Tilangonews.com – Pengadaan satu unit komputer dan satu unit laptop untuk Pemerintah Desa Toto Utara, Kecamatan Kabila, Kabupaten Bone Bolango, menjadi perhatian publik setelah diketahui dianggarkan pada Tahun Anggaran 2025, namun baru direalisasikan pada 2026.
Sorotan terhadap pengadaan tersebut mencuat menyusul beredarnya video yang memperlihatkan Kepala Desa Toto Utara nonaktif, Ramla Djafar, bersama suaminya memasuki kantor desa sambil membawa satu unit komputer dan satu unit laptop pada Selasa (28/7/2026). Video itu dengan cepat menyebar di media sosial dan memunculkan berbagai pertanyaan dari masyarakat.
Perhatian publik tidak hanya tertuju pada isi video, tetapi juga pada proses pengadaan perangkat yang disebut merupakan aset desa. Warga mempertanyakan mengapa barang yang telah dianggarkan pada 2025 baru diterima setelah memasuki tahun anggaran berikutnya.

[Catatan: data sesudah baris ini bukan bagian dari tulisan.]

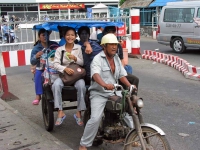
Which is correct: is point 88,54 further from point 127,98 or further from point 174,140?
point 174,140

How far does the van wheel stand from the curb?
218 centimetres

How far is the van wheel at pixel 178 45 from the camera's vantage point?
14.5 meters

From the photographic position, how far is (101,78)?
13.2 feet

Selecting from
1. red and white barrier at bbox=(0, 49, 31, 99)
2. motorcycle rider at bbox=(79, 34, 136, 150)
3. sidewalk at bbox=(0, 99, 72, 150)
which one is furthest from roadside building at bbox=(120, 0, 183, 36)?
motorcycle rider at bbox=(79, 34, 136, 150)

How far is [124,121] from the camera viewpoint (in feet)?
13.7

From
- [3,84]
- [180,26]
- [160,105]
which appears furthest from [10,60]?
[180,26]

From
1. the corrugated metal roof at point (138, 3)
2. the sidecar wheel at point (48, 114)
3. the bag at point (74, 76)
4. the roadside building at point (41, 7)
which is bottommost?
→ the sidecar wheel at point (48, 114)

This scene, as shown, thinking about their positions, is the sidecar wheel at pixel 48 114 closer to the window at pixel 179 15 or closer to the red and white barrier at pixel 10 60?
the red and white barrier at pixel 10 60

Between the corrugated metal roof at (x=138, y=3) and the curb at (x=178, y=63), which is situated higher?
the corrugated metal roof at (x=138, y=3)

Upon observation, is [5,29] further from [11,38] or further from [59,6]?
[59,6]

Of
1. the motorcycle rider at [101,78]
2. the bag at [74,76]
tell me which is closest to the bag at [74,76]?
the bag at [74,76]

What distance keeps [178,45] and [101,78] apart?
1134 cm

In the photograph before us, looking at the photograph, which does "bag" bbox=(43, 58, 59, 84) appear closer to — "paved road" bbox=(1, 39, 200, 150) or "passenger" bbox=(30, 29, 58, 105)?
"passenger" bbox=(30, 29, 58, 105)

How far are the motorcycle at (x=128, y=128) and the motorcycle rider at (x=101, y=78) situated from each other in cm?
13
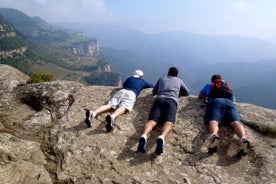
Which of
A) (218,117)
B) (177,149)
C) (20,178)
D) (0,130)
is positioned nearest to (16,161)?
(20,178)

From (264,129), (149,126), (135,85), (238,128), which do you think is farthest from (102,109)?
(264,129)

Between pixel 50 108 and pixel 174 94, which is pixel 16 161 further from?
pixel 174 94

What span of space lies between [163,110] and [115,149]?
2757mm

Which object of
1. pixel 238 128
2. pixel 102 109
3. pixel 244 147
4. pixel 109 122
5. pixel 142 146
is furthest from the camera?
pixel 102 109

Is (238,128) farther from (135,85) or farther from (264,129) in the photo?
(135,85)

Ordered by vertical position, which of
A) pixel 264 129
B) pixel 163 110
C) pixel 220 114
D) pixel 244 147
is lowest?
pixel 244 147

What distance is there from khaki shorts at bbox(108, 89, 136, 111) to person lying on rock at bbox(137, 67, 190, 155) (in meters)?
1.37

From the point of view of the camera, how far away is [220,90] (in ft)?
39.2

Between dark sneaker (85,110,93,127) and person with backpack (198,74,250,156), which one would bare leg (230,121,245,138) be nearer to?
person with backpack (198,74,250,156)

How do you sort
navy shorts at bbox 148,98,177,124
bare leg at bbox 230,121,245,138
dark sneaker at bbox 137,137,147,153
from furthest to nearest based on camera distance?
navy shorts at bbox 148,98,177,124 < bare leg at bbox 230,121,245,138 < dark sneaker at bbox 137,137,147,153

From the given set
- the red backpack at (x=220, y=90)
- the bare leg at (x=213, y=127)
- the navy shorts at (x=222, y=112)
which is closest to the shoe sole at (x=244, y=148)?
the bare leg at (x=213, y=127)

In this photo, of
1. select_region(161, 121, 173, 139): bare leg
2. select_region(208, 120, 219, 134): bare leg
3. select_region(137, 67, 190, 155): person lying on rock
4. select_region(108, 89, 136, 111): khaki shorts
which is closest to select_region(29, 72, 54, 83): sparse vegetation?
select_region(108, 89, 136, 111): khaki shorts

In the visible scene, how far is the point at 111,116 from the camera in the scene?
34.4 feet

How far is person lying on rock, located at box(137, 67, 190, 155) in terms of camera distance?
29.6ft
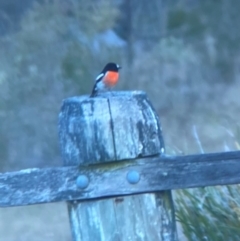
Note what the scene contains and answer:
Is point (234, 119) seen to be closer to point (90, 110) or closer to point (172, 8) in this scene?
point (172, 8)

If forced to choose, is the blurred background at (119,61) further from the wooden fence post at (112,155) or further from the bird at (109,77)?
the wooden fence post at (112,155)

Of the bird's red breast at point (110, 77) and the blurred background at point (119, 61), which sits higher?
the blurred background at point (119, 61)

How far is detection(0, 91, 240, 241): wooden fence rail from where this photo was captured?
213 centimetres

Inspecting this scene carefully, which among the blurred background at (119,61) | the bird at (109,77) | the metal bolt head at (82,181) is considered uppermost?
the blurred background at (119,61)

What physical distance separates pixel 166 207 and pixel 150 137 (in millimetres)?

Bendahara Desa Toto Utara, Vatra Mahmud, membenarkan bahwa pengadaan kedua perangkat tersebut memang telah dianggarkan pada Tahun Anggaran 2025. Saat diwawancarai, Rabu (29/7/2026), ia menjelaskan bahwa satu unit komputer dianggarkan pada November 2025 senilai Rp13.600.000, sedangkan satu unit laptop dianggarkan pada Desember 2025 dengan nilai Rp12.000.000.
Menurut Vatra, pengadaan tersebut dikerjakan oleh CV Husini Jaya yang beralamat di Jalan Rusli Datau, Kota Gorontalo. Namun, meski anggaran telah dialokasikan pada 2025, perangkat baru diterima oleh pemerintah desa pada tahun 2026.
“Komputer dianggarkan pada November 2025 sebesar Rp13,6 juta dan laptop pada Desember 2025 sebesar Rp12 juta. Penyedianya CV Husini Jaya, tetapi barangnya baru direalisasikan tahun 2026,” ungkap Vatra.
Ia juga mengungkapkan bahwa anggaran pengadaan telah dicairkan kepada pihak penyedia pada Tahun Anggaran 2025. Akan tetapi, hingga penutupan buku anggaran pada akhir Desember 2025, komputer dan laptop tersebut belum diterima oleh pemerintah desa.
Kondisi itu menunjukkan adanya jeda waktu antara pembayaran kepada penyedia dengan penyerahan barang. Situasi tersebut memunculkan pertanyaan mengenai mekanisme pelaksanaan pengadaan, proses penyelesaian pekerjaan, hingga dasar administrasi yang digunakan apabila barang diserahkan setelah tahun anggaran berakhir.
Selain persoalan waktu realisasi, Vatra mengaku menemukan adanya ketidaksesuaian ketika perangkat akhirnya diterima. Ia menyebut spesifikasi barang yang datang berbeda dengan yang tercantum dalam dokumen perencanaan. Tak hanya itu, kemasan perangkat juga disebut telah dalam kondisi sobek.
“Tadi kami lihat spesifikasinya tidak sama dan dusnya sudah ada tanda sobek,” katanya.
Hingga berita ini diterbitkan, belum ada penjelasan resmi dari pihak penyedia maupun pihak-pihak terkait mengenai alasan keterlambatan penyerahan barang, dugaan perbedaan spesifikasi perangkat, maupun mekanisme pengadaan yang dilakukan. Tilangonews.com masih berupaya mengonfirmasi pihak penyedia serta instansi terkait guna memperoleh penjelasan yang berimbang.